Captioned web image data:
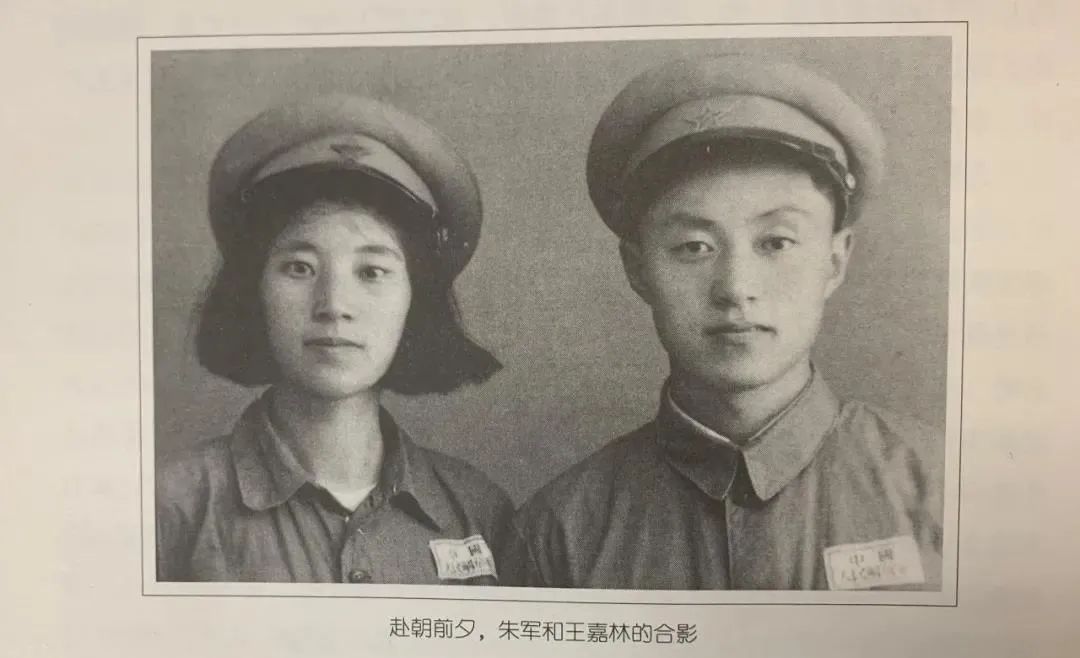 军事历史|坐在子弹箱上写稿！光明日报老记者朱军回忆朝鲜战场经历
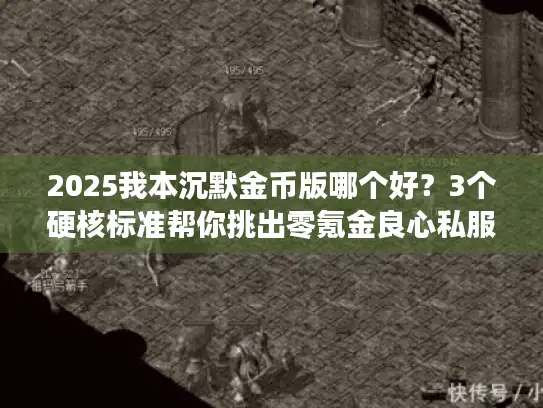 2025我本沉默金币版哪个好?3个硬核标准帮你挑出零氪金良心私服 2025我本沉默金币版哪个好?3个硬核标准帮你挑出零氪金良心私服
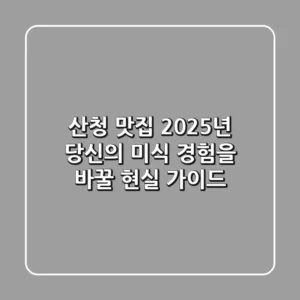 산청 맛집, 2025년 당신의 미식 경험을 바꿀 현실 가이드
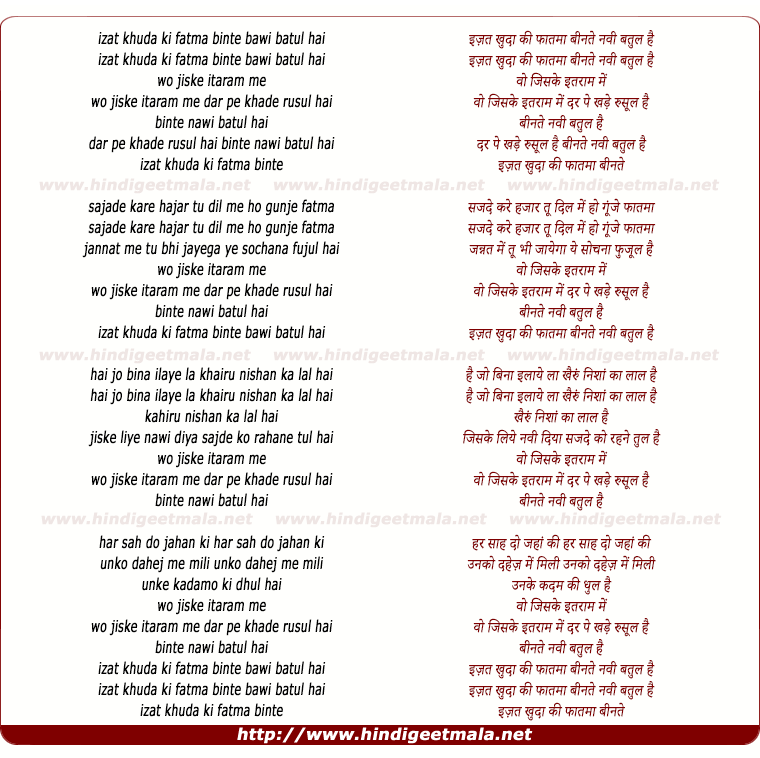 lyrics of song Izat Khuda Ki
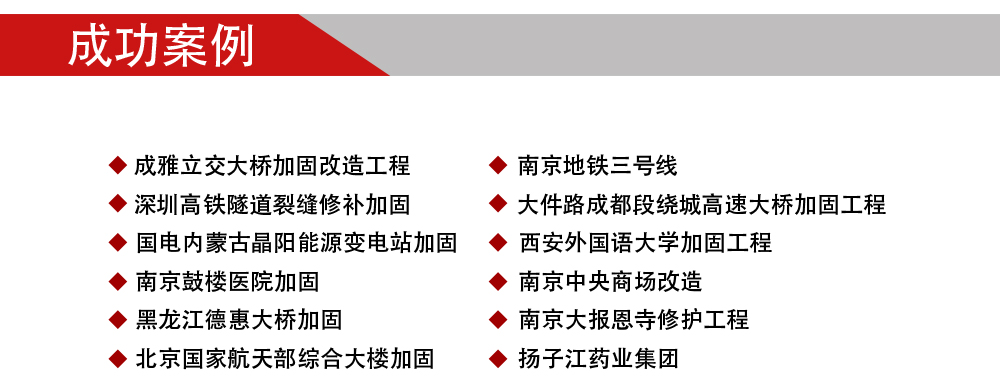 碳纖維布詳情頁(yè)_13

Problem to solve: Write the records out again in full, exactly, and skip every picture.

Answer section:
 军事历史|坐在子弹箱上写稿！光明日报老记者朱军回忆朝鲜战场经历
 2025我本沉默金币版哪个好?3个硬核标准帮你挑出零氪金良心私服 2025我本沉默金币版哪个好?3个硬核标准帮你挑出零氪金良心私服
 산청 맛집, 2025년 당신의 미식 경험을 바꿀 현실 가이드
 lyrics of song Izat Khuda Ki
 碳纖維布詳情頁(yè)_13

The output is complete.